Revue de Presse Paris Normandie du Conseil Municipal du 7 Avril 2011

Voici, en annexe, les articles de Paris Normandie suite au Conseil Municipal du 7 Avril 2011

dimanche 10 avril 2011

Rapport de la Cour des Comptes

Cher(e)s Ami(e)s,
Vous trouverez en annexe le rapport de la Cour des Comptes sur la gestion financière et sur celle du personnel (ici), ainsi que les graphiques établis par Agir pour Bernay sur la situation financière de la municipalité (ici).

Ce rapport a été discuté hier soir en Conseil Municipal et a donné lieu à quelques vifs échanges.

Ce qu’il faut en retenir :

1/ Page 5 : Les écritures comptables concernant la ligne de trésorerie ne concordent pas entre le compte de gestion (comptabilité du receveur percepteur) 2008 et Le Compte Administratif (comptabilité de la commune) 2008. C’est exactement ce que nous avons pointé à plusieurs reprises.

2/ Page 7 : Les résultats de clôture, hors Restes à Réaliser, sont négatifs et se détériorent, il faut l’inscription d’importantes recettes d’investissement : 3,2 Millions€ d’emprunt en 2007, 3,2 Millions€ d’emprunt en 2008 et 3,2 Millions€ d’emprunt en 2009, pour avoir un résultat positif.

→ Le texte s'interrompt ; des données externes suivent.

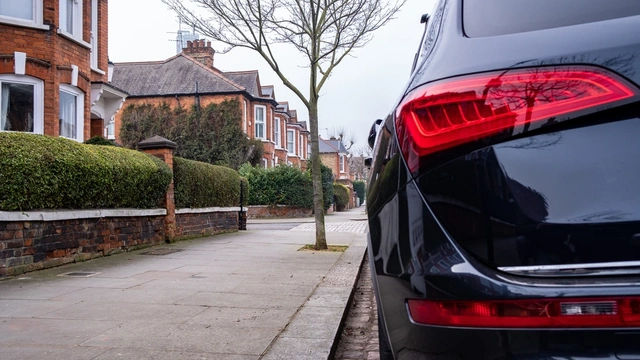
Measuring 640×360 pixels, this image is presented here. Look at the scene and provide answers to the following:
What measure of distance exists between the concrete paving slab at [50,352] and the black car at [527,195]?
243cm

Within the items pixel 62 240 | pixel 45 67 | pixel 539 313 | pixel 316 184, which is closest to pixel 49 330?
pixel 62 240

Nous l’avions dit et dénoncé à plusieurs reprises.

3/ Page 7 : L’encours de la dette s’est maintenu à un niveau élevé très supérieur à la moyenne des villes de la taille de Bernay. Nous n’avons rien dit d’autre.

4/ Page 7 : La capacité d’autofinancement est faible. Nous n’avons rien dit d’autre.

5/ Le ratio de désendettement de la ville s’établit à plus de 40 années en 2007 et 2008. Cela nous ne l’avions jamais dit, c’est une information nouvelle. Deux générations complètes paieront ainsi les décisions de M. Maurey.

Il est vrai que j’ai souvent martelé ces éléments en séance publique, aujourd’hui, nous avons la confirmation que notre analyse était la bonne même si le Maire et son équipe ont une lecture beaucoup plus sélective que la nôtre et qui occulte principalement tous les paragraphes qui peuvent poser problème.

Quant à la gestion du personnel, pointée également par la Chambre, si nous avons eu quelques échos isolés, nous ne disposions pas d’éléments avérés pour nous forger notre propre opinion. La Chambre pointe un certain nombre de dysfonctionnements. Pour ma part, avec mes amis, nous avons été choqués, de voir, à l’occasion d’une cérémonie de Vœux, stigmatisé le personnel pour un absentéisme important. Cette manière de procéder n’est surement pas la meilleure façon de traiter le problème. Par contre, s’interroger sur les méthodes de management du personnel et sur le droit au respect et à l’écoute des uns envers les autres est surement le premier remède à appliquer.

Nous ne nous réjouissons pas d’avoir, avec fermeté et ténacité, tenue une ligne de conduite qui indiquait un dérapage financier de notre commune. Rien n’y a fait et, même encore ce soir, la réalité ne semble pas avoir été prise en compte. Nos comptes ne sont pas bons et notre avenir est plombé.
Maintenant la Chambre esquisse deux voies de sortie possibles :

- La fiscalité autrement dit l’impôt,

- La communauté de communes en transférant plusieurs compétences (piscine, petite enfance, centres aérés…), ce qui aurait l’avantage de faire payer le coût de ces services par tous les habitants de la communauté de communes et permettrait de rétablir les comptes de la ville de Bernay. Si cette voie est possible, il est hors de question, pour nous, que les bernayens paient deux fois les services ainsi transférés : une première dans leurs impôts payés à la ville car si les dépenses diminuent, l’état de nos finances locales n’autoriserait aucune baisse des recettes et donc des impôts, une seconde fois en subissant une augmentation mécanique des impôts de la communauté de communes. Nous serons donc très vigilants sur l’organisation financière de ces transferts auxquels nous sommes par ailleurs évidemment favorables.
Nous attendons donc la traduction dans les faits de ce rapport de la Chambre Régionale des Comptes de Haute-Normandie.